Pemanfaatan sumber daya arkeologi di perkotaan dari sisi culturepreneur antara lain adalah 1) Sebagai venue, 2) sebagai inspirasi pengembangan komoditas. Sebagai venue, warisan budaya perkotaan dapat digunakan sebagai tempat kursus/kegiatan edukatif budaya, tempat kegiatan rekreatif/ODTW/kafe, atau lokasi kegiatan ekonomi lain misalnya Factory Outlet yang sering menggunakan bangunan unik.
Sebagai sumber inspirasi komoditas, berbagai objek dapat dipelajari untuk membuat produk-produk bernilai jual, seperti kerajinan (baru) berbasis warisan budaya atau untuk kegiatan edukasi/rekreasi seperti workshop dan tour/wisata warisan budaya.
Culturepreneur juga dapat dilakukan dengan aktivitas restorasi bangunan warisan budaya. Untuk dapat dimanfaatkan, sering bangunan cagar budaya harus direnovasi dengan tenaga ahli yang kompeten dan upaya ini membuka peluang untuk pengembangan bisnis renovasi bangunan ini sehingga tetap terjaga nilai pentingnya ketika dimanfaatkan.
Dua sisi keuntungan
Sebagai hasil dari culturepreneur, atau mungkin arkeoprener, adalah dua sisi: dapat mendatangkan keuntungan secara finansial, di sisi lain juga menjaga warisan budaya karena masyarakat dapat mengenal objek arkeologis, mendapatkan manfaat edukasi yang disebarkan melalui komoditas yang dihasilkan, dan mendapatkan sumber inspirasi yang harus selalu dirawat.
Langkah pengembangan culturepreneur di bidang arkeologi.
Untuk mengembangkan bisnis dengan berbasis dari suatu warisan arkeologis dapat menempuh langkah sebagai berikut.
- Memahami potensi heritage yang tersedia, misalnya mengetahui bentuk tinggalan arkeologis, sejarah, dan nilai-nilai yang terkandung, serta hubungannya dengan masyarakat.
- Mengidentifikasi peluang, yaitu mencari cara untuk memanfaatkan tinggalan tersebut dari sisi bisnis, misalnya untuk mengembangkan produk baik benda maupun layanan semacam even budaya, edukasi, maupun wisata.

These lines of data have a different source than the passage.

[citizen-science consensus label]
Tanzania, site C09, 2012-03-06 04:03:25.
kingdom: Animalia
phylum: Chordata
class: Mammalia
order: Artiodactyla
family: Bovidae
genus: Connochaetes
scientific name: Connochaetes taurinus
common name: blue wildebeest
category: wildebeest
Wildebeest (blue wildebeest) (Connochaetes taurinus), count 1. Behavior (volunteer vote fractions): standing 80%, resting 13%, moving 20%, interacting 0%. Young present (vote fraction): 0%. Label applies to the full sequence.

- Mengembangkan produk, baik benda maupun layanan, yang memanfaatkan nilai unik termasuk keaslian dari tinggalan tersebut. Lihat pula kesesuaian produk dengan kebutuhan dan preferensi pasar.
- Memvalidasi konsep bisnis ke pasar sebelum meluncurkan produk. Identifikasi target pasar potensial dan minta umpan balik dari mereka untuk mengetahui apakah produk akan mendapatkan tempat.
- Melakukan pemasaran dan promosi yang efektif. Dalam hal ini, informasi tentang tinggalan arkeologis yang diambil dapat menjadi bagian dari pesan pemasaran untuk menarik minat konsumen.
- Menjalin kemitraan dan kolaborasi dengan pihak-pihak terkait seperti komunitas lokal, lembaga budaya, atau pelaku industri lain, untuk mendapatkan dukungan, meningkatkan visibilitas, serta memperluas jangkauan bisnis. Cari juga cara untuk memberikan dampak positif bagi masyarakat dan lingkungan sekitar.
- Melakukan evaluasi dan buat penyesuaian jika perlu, untuk beradaptasi dengan perubahan tren atau keperluan konsumen.